§ **Written exercise 1**
In the goat sale thread, what did Tenacross say would be the problem with buying from an internet auction?
§ **Written exercise 2**
Write out everything in the goat sale thread from "I have watched" down to "be the problem.".
§ **Written exercise 3**
Decide whether each statement agrees with the goat sale thread: (a) Tenacross has bought from internet auctions before. (b) The internet connection of toth boer goats was good enough to enjoy watching the sales. (c) Tenacross has seen the website of toth boer goats. Answer yes or no for each, quoting the words that decide it.

§ **Document extract**
_ _ _

# Boer sale on the internet



## Tenacross (May 26, 2011)

Right now.
Smith-Hobby Boer goat sale
http://www.dvauction.com/events/view/23535


----------



## toth boer goats (Jul 20, 2008)

I have watched some of those but my internet wasn't good enough to enjoy it....but.. what I could see of it... they are pretty neat....and have some nice animals going through... :thumb: 

Do you ever buy from those internet Auctions?


----------



## Tenacross (May 26, 2011)

No I haven't, but I maybe would. Transportation would be the problem.
They had an auction in southern Wa. awhile back. I wanted to go, but had a horse running and couldn't make it. I saw some of that on the internet. I should have bought something. Hehe. The Showstopper is coming up from La. I like the EGGS. Their website is irritating though. I would like to know more about flushes. The sale that prompted this post had some big money sellers. Like $3000 range.


----------



## toth boer goats (Jul 20, 2008)

I'd love to purchase some of those... but ...yep like you said... it is so far away...

Oh... I like the Eggs lines too... I agree their website doesn't have enough enough on it.....

Wow... $3,000 is alot for this bad economy... they must of been real exceptional... :hi5: :wink:


----------



## Tenacross (May 26, 2011)

toth boer goats said:


> Oh... I like the Eggs lines too...:


I see that. I've seen your website.


----------



## toth boer goats (Jul 20, 2008)

:thumbup: :hi5:


----------

_ _ _

§ **Stored data**

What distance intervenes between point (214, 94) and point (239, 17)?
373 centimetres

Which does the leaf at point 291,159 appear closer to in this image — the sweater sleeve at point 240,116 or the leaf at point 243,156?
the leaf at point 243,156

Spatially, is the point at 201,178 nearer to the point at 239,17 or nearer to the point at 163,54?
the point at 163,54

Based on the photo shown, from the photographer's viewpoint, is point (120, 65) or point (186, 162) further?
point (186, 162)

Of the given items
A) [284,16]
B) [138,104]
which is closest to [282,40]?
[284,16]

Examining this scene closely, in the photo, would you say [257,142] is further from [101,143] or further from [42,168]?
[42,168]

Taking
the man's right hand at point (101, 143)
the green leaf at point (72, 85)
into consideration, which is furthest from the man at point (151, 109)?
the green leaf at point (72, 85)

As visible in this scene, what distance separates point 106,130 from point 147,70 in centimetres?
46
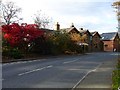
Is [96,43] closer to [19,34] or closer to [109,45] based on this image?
[109,45]

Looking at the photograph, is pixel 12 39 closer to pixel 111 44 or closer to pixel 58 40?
pixel 58 40

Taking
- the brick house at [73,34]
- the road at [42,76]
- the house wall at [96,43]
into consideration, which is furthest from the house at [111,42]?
the road at [42,76]

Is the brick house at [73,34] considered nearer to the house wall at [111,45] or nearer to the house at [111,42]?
the house at [111,42]

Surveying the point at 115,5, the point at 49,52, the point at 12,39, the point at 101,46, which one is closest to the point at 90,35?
the point at 101,46

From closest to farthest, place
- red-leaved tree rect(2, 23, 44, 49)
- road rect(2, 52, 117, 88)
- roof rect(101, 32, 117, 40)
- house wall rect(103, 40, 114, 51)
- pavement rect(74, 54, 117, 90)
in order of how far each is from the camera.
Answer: pavement rect(74, 54, 117, 90)
road rect(2, 52, 117, 88)
red-leaved tree rect(2, 23, 44, 49)
house wall rect(103, 40, 114, 51)
roof rect(101, 32, 117, 40)

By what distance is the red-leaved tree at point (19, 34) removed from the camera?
41781 millimetres

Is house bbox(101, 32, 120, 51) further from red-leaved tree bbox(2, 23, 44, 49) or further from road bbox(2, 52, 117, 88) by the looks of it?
road bbox(2, 52, 117, 88)

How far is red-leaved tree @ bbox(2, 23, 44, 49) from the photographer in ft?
137

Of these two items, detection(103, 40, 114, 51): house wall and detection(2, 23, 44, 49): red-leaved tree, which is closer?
detection(2, 23, 44, 49): red-leaved tree

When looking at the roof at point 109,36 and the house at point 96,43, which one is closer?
the house at point 96,43

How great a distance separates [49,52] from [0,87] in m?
36.4

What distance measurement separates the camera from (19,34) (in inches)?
1662

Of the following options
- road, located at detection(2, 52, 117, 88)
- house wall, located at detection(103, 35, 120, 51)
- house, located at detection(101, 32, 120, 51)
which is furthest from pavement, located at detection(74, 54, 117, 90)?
house wall, located at detection(103, 35, 120, 51)

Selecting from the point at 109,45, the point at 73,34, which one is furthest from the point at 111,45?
the point at 73,34
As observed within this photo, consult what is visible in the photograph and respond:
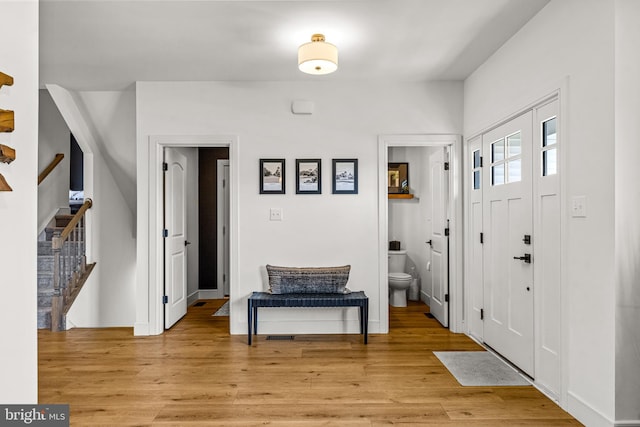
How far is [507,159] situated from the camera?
314 cm

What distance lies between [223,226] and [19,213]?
162 inches

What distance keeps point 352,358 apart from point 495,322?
124cm

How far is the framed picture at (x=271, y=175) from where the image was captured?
3977mm

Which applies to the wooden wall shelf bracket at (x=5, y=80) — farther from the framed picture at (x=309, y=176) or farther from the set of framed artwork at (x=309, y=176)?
the framed picture at (x=309, y=176)

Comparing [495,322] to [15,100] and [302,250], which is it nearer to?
[302,250]

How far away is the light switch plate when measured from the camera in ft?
7.25

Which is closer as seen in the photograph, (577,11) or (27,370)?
(27,370)

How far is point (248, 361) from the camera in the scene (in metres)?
3.23

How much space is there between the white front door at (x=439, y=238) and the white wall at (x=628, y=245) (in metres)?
2.12

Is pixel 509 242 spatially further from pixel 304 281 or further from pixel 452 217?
pixel 304 281

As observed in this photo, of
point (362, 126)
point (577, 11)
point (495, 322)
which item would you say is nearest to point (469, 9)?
point (577, 11)

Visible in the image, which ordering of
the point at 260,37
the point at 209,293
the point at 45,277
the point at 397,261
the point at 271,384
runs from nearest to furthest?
1. the point at 271,384
2. the point at 260,37
3. the point at 45,277
4. the point at 397,261
5. the point at 209,293

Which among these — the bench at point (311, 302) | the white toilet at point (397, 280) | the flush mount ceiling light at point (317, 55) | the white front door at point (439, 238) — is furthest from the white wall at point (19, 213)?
the white toilet at point (397, 280)

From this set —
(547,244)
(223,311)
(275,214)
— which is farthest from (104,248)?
(547,244)
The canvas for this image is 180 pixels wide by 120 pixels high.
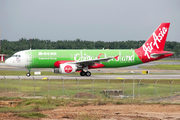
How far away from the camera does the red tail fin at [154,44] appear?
155ft

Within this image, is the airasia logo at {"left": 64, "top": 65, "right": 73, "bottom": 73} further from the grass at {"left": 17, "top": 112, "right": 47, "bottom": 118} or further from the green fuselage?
the grass at {"left": 17, "top": 112, "right": 47, "bottom": 118}

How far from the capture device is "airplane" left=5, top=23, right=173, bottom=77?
44000 mm

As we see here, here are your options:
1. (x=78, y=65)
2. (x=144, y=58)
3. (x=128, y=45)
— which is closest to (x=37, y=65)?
(x=78, y=65)

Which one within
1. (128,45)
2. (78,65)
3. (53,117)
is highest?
(128,45)

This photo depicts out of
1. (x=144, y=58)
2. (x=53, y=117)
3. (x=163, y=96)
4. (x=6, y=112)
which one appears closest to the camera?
(x=53, y=117)

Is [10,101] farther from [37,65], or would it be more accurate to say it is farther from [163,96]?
[37,65]

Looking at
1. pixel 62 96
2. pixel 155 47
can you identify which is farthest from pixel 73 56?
pixel 62 96

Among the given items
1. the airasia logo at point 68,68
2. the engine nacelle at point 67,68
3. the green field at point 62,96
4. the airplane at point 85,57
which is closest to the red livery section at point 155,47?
the airplane at point 85,57

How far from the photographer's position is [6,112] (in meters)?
22.3

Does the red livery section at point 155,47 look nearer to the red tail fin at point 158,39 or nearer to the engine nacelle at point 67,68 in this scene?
the red tail fin at point 158,39

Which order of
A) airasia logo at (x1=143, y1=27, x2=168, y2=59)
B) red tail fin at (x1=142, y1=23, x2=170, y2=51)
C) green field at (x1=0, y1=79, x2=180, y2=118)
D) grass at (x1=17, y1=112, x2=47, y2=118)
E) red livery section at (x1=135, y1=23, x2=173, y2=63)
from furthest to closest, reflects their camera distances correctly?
1. red tail fin at (x1=142, y1=23, x2=170, y2=51)
2. airasia logo at (x1=143, y1=27, x2=168, y2=59)
3. red livery section at (x1=135, y1=23, x2=173, y2=63)
4. green field at (x1=0, y1=79, x2=180, y2=118)
5. grass at (x1=17, y1=112, x2=47, y2=118)

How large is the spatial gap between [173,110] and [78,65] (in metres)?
22.5

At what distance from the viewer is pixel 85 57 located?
150 ft

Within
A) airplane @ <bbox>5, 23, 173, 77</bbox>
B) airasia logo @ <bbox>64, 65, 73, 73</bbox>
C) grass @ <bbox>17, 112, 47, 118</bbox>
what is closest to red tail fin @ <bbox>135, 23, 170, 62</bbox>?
airplane @ <bbox>5, 23, 173, 77</bbox>
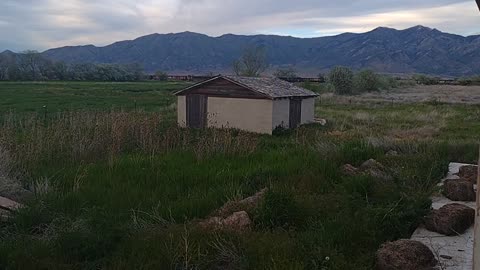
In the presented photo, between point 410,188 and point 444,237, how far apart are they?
106 inches

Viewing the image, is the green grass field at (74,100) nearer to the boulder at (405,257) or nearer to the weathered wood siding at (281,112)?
the weathered wood siding at (281,112)

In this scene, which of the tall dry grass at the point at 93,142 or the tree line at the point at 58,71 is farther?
the tree line at the point at 58,71

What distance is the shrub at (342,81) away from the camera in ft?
218

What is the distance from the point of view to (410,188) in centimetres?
1006

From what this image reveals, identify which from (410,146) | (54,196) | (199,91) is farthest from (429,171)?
(199,91)

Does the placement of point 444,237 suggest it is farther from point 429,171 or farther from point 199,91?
point 199,91

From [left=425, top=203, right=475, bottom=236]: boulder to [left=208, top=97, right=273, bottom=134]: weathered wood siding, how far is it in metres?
16.4

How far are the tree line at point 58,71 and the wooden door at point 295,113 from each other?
80162 mm

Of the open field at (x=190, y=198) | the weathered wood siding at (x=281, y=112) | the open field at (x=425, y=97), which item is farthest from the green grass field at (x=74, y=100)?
the open field at (x=425, y=97)

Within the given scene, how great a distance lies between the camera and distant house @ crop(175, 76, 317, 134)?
2444cm

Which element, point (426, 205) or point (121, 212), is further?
point (121, 212)

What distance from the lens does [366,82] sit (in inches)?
2724

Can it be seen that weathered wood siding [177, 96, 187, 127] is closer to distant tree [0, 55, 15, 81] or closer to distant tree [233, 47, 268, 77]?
distant tree [233, 47, 268, 77]

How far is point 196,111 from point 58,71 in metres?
87.5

_ _ _

§ **Exercise response 1**
Transportation.

§ **Exercise response 2**
I have watched some of those but my internet wasn't good enough to enjoy it....but.. what I could see of it... they are pretty neat....and have some nice animals going through... :thumb: 

Do you ever buy from those internet Auctions?


----------



## Tenacross (May 26, 2011)

No I haven't, but I maybe would. Transportation would be the problem.

§ **Exercise response 3**
(a) No: "No I haven't, but I maybe would."
(b) No: "my internet wasn't good enough to enjoy it"
(c) Yes: "I've seen your website."